* Begin RECORDS FOR THE TASK *

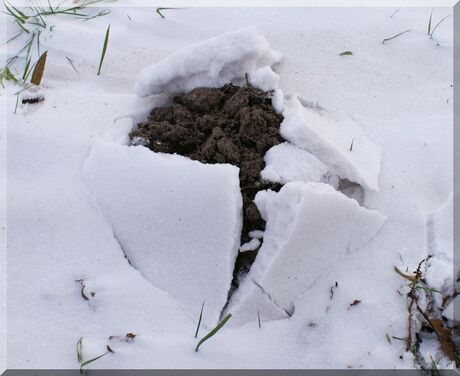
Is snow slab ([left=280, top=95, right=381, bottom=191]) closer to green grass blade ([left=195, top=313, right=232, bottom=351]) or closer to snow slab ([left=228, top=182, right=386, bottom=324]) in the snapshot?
snow slab ([left=228, top=182, right=386, bottom=324])

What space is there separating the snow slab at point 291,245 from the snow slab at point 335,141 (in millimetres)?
162

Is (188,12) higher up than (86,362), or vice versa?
(188,12)

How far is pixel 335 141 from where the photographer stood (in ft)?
5.84

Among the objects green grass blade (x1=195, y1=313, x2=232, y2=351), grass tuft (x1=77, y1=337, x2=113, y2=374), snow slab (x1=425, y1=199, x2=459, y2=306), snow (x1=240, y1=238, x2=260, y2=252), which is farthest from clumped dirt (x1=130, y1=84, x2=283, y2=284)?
snow slab (x1=425, y1=199, x2=459, y2=306)

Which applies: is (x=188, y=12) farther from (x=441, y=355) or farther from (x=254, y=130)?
(x=441, y=355)

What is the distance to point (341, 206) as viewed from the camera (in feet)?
5.12

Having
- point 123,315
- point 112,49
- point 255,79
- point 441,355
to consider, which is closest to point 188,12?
point 112,49

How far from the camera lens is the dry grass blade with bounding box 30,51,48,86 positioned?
6.94 feet

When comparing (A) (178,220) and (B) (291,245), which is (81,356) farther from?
(B) (291,245)

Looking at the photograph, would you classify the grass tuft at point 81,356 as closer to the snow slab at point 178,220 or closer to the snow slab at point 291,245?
the snow slab at point 178,220

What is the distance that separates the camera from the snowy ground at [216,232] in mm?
1499

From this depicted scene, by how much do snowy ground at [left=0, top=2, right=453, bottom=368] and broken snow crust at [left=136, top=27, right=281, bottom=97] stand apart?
101 millimetres

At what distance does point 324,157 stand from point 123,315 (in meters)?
0.81

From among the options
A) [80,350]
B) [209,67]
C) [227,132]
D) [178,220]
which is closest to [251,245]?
[178,220]
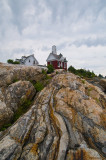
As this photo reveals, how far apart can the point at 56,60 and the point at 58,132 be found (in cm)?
3224

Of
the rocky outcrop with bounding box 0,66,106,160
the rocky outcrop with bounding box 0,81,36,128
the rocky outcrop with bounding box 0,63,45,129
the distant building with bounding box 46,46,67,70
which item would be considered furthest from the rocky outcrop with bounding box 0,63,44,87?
the distant building with bounding box 46,46,67,70

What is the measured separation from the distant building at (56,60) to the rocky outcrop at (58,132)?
89.9 feet

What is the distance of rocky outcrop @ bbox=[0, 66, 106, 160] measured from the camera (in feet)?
21.8

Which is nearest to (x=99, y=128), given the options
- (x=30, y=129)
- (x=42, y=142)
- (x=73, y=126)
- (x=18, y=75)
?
(x=73, y=126)

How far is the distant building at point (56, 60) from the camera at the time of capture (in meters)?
38.1

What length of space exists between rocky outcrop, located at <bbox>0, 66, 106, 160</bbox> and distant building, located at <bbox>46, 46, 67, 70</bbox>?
89.9 ft

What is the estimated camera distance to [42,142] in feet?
24.2

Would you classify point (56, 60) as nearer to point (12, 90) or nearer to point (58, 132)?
point (12, 90)

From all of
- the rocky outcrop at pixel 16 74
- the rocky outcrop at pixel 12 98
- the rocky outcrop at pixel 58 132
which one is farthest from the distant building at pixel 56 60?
the rocky outcrop at pixel 58 132

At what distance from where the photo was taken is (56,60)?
3794cm

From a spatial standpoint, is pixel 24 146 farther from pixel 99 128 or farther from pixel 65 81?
pixel 65 81

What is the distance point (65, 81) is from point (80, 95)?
3213mm

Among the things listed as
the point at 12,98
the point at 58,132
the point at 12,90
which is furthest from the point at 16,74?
the point at 58,132

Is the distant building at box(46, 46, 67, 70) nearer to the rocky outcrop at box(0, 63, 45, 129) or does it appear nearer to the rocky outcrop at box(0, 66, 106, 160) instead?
the rocky outcrop at box(0, 63, 45, 129)
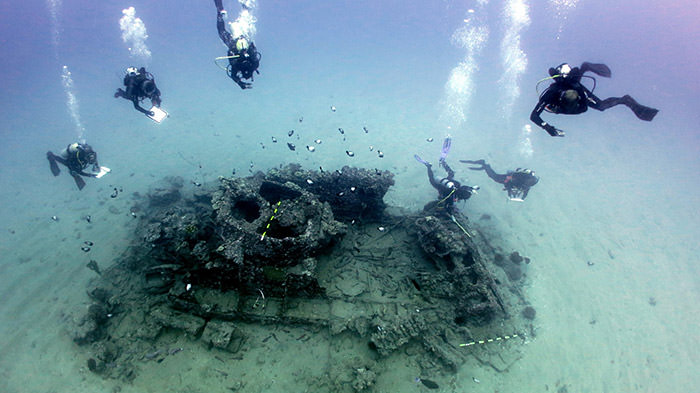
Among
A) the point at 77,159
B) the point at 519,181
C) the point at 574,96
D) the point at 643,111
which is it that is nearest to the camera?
the point at 574,96

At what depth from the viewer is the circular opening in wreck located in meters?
8.80

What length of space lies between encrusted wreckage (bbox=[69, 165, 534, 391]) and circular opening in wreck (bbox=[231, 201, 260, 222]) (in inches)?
1.4

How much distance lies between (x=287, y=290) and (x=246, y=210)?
3075 mm

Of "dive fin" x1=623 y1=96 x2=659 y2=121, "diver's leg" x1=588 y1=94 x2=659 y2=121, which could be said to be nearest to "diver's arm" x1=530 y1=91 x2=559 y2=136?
"diver's leg" x1=588 y1=94 x2=659 y2=121

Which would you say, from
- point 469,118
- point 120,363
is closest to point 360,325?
point 120,363

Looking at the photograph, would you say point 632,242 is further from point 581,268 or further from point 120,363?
point 120,363

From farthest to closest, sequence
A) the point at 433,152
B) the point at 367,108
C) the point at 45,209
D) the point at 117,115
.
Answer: the point at 367,108, the point at 117,115, the point at 433,152, the point at 45,209

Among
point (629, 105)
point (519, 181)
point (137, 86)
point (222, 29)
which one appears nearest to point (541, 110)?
point (629, 105)

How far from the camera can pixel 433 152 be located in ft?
72.5

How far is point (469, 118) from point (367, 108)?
12.6m

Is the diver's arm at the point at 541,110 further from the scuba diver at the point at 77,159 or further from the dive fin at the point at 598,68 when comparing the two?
the scuba diver at the point at 77,159

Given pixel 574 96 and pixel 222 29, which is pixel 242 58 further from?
pixel 574 96

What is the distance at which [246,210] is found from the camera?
9.05 metres

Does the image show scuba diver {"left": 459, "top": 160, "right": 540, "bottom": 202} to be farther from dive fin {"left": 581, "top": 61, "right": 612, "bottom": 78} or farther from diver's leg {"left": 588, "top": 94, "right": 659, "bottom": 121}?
dive fin {"left": 581, "top": 61, "right": 612, "bottom": 78}
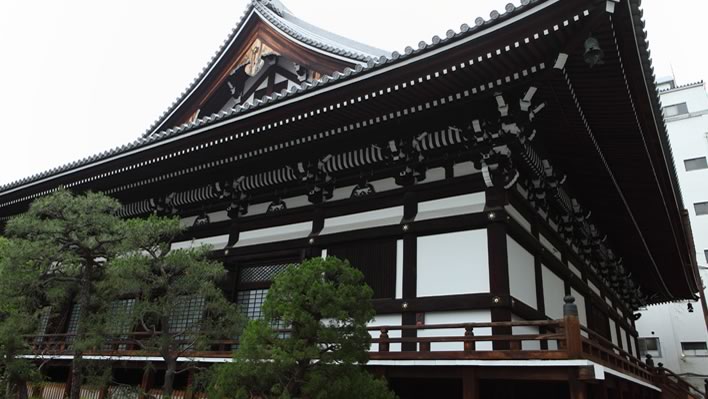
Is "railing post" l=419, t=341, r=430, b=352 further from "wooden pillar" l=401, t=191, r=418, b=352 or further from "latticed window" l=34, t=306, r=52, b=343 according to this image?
"latticed window" l=34, t=306, r=52, b=343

* End RECORDS FOR THE TASK *

_OBJECTIVE_.
Please write out all the data above again, swapping every "snowy ground" for "snow-covered ground" and keeping everything else the same. Leave out the pictures.

_RESPONSE BELOW_.
Is snow slab ([left=280, top=95, right=381, bottom=191]) closer to green grass blade ([left=195, top=313, right=232, bottom=351]) or closer to snow slab ([left=228, top=182, right=386, bottom=324]) in the snapshot?
snow slab ([left=228, top=182, right=386, bottom=324])

What space is there separating the snow slab at point 291,245 from the snow slab at point 335,141 (in millimetres)?
162

Is (188,12) higher up than (86,362), or vice versa?
(188,12)

How far is pixel 335 141 from where the photographer stood (in ft)?
5.84

Among the objects green grass blade (x1=195, y1=313, x2=232, y2=351), grass tuft (x1=77, y1=337, x2=113, y2=374), snow slab (x1=425, y1=199, x2=459, y2=306), snow (x1=240, y1=238, x2=260, y2=252), which is farthest from clumped dirt (x1=130, y1=84, x2=283, y2=284)?
snow slab (x1=425, y1=199, x2=459, y2=306)

Which applies: is (x=188, y=12) farther from (x=441, y=355) or farther from (x=254, y=130)?
(x=441, y=355)

What is the distance to point (341, 206) as viewed from the camera (in feet)?
5.12

Having
- point 123,315
- point 112,49
- point 255,79
- point 441,355
to consider, which is closest to point 188,12?
point 112,49

How far from the camera lens is the dry grass blade with bounding box 30,51,48,86 positioned?
6.94 feet

When comparing (A) (178,220) and (B) (291,245), which is (81,356) farther from?
(B) (291,245)

Looking at the photograph, would you classify the grass tuft at point 81,356 as closer to the snow slab at point 178,220 or closer to the snow slab at point 291,245?
the snow slab at point 178,220

What is the distance that separates the camera from the snow-covered ground at [216,232] in mm?
1499

From this depicted scene, by how much do snow-covered ground at [left=0, top=2, right=453, bottom=368] and broken snow crust at [left=136, top=27, right=281, bottom=97] stand apart?
101 millimetres

At what distance does point 324,157 stand from point 123,315 (in meters)?
0.81

From among the options
A) [80,350]
B) [209,67]
C) [227,132]
D) [178,220]
which is closest to [251,245]?
[178,220]
As this photo reveals, how far apart can the point at 56,60 and the point at 58,132 be found (in cm)?
3224

Of
the rocky outcrop with bounding box 0,66,106,160
the rocky outcrop with bounding box 0,81,36,128
the rocky outcrop with bounding box 0,63,45,129
the distant building with bounding box 46,46,67,70
which item would be considered furthest from the rocky outcrop with bounding box 0,63,44,87?
the distant building with bounding box 46,46,67,70

What is the measured separation from the distant building at (56,60) to the rocky outcrop at (58,132)?
89.9 feet

What is the distance of rocky outcrop @ bbox=[0, 66, 106, 160] measured from the camera (in feet)?
21.8

Which is nearest to (x=99, y=128), given the options
- (x=30, y=129)
- (x=42, y=142)
- (x=73, y=126)
- (x=18, y=75)
?
(x=73, y=126)

How far is the distant building at point (56, 60) from the camera at the time of capture (in meters)?
38.1

What length of space exists between rocky outcrop, located at <bbox>0, 66, 106, 160</bbox> and distant building, located at <bbox>46, 46, 67, 70</bbox>?
89.9 ft

What is the estimated camera distance to [42,142] in feet?
24.2

Would you classify point (56, 60) as nearer to point (12, 90) or nearer to point (58, 132)?
point (12, 90)

From all of
- the rocky outcrop at pixel 16 74
- the rocky outcrop at pixel 12 98
- the rocky outcrop at pixel 58 132
which one is farthest from the distant building at pixel 56 60?
the rocky outcrop at pixel 58 132

At what distance from where the photo was taken is (56,60)?
3794cm

From a spatial standpoint, is pixel 24 146 farther from pixel 99 128 or farther from pixel 65 81?
pixel 65 81

What is the distance point (65, 81) is from point (80, 95)?
3213mm

Among the things listed as
the point at 12,98
the point at 58,132
the point at 12,90
which is furthest from the point at 16,74?
the point at 58,132

Is the distant building at box(46, 46, 67, 70) nearer to the rocky outcrop at box(0, 63, 45, 129) or does it appear nearer to the rocky outcrop at box(0, 66, 106, 160) instead?
the rocky outcrop at box(0, 63, 45, 129)
Among
A) the point at 77,159
B) the point at 519,181
C) the point at 574,96
D) the point at 643,111
which is it that is nearest to the camera?
the point at 574,96

At what depth from the viewer is the circular opening in wreck located in meters?
8.80

What length of space lies between encrusted wreckage (bbox=[69, 165, 534, 391]) and circular opening in wreck (bbox=[231, 201, 260, 222]) (in inches)?
1.4

How much distance lies between (x=287, y=290) and (x=246, y=210)?
3075 mm

Of "dive fin" x1=623 y1=96 x2=659 y2=121, "diver's leg" x1=588 y1=94 x2=659 y2=121, which could be said to be nearest to "diver's arm" x1=530 y1=91 x2=559 y2=136?
"diver's leg" x1=588 y1=94 x2=659 y2=121

Which would you say, from
- point 469,118
- point 120,363
is closest to point 360,325?
point 120,363

Looking at the photograph, would you say point 632,242 is further from point 581,268 or further from point 120,363?
point 120,363

From farthest to closest, sequence
A) the point at 433,152
B) the point at 367,108
C) the point at 45,209
D) the point at 117,115
.
Answer: the point at 367,108, the point at 117,115, the point at 433,152, the point at 45,209

Among
point (629, 105)
point (519, 181)
point (137, 86)
point (222, 29)
which one appears nearest to point (541, 110)?
point (629, 105)

How far from the camera can pixel 433 152 be located in ft?
72.5

How far is point (469, 118) from point (367, 108)?
12.6m

Is the diver's arm at the point at 541,110 further from the scuba diver at the point at 77,159 or further from the dive fin at the point at 598,68 when comparing the two?
the scuba diver at the point at 77,159

Given pixel 574 96 and pixel 222 29, which is pixel 242 58 further from?
pixel 574 96

What is the distance at which [246,210] is found from the camera?
9.05 metres

Does the image show scuba diver {"left": 459, "top": 160, "right": 540, "bottom": 202} to be farther from dive fin {"left": 581, "top": 61, "right": 612, "bottom": 78} or farther from diver's leg {"left": 588, "top": 94, "right": 659, "bottom": 121}?
dive fin {"left": 581, "top": 61, "right": 612, "bottom": 78}
Is "railing post" l=419, t=341, r=430, b=352 further from "wooden pillar" l=401, t=191, r=418, b=352 or further from "latticed window" l=34, t=306, r=52, b=343 according to this image?
"latticed window" l=34, t=306, r=52, b=343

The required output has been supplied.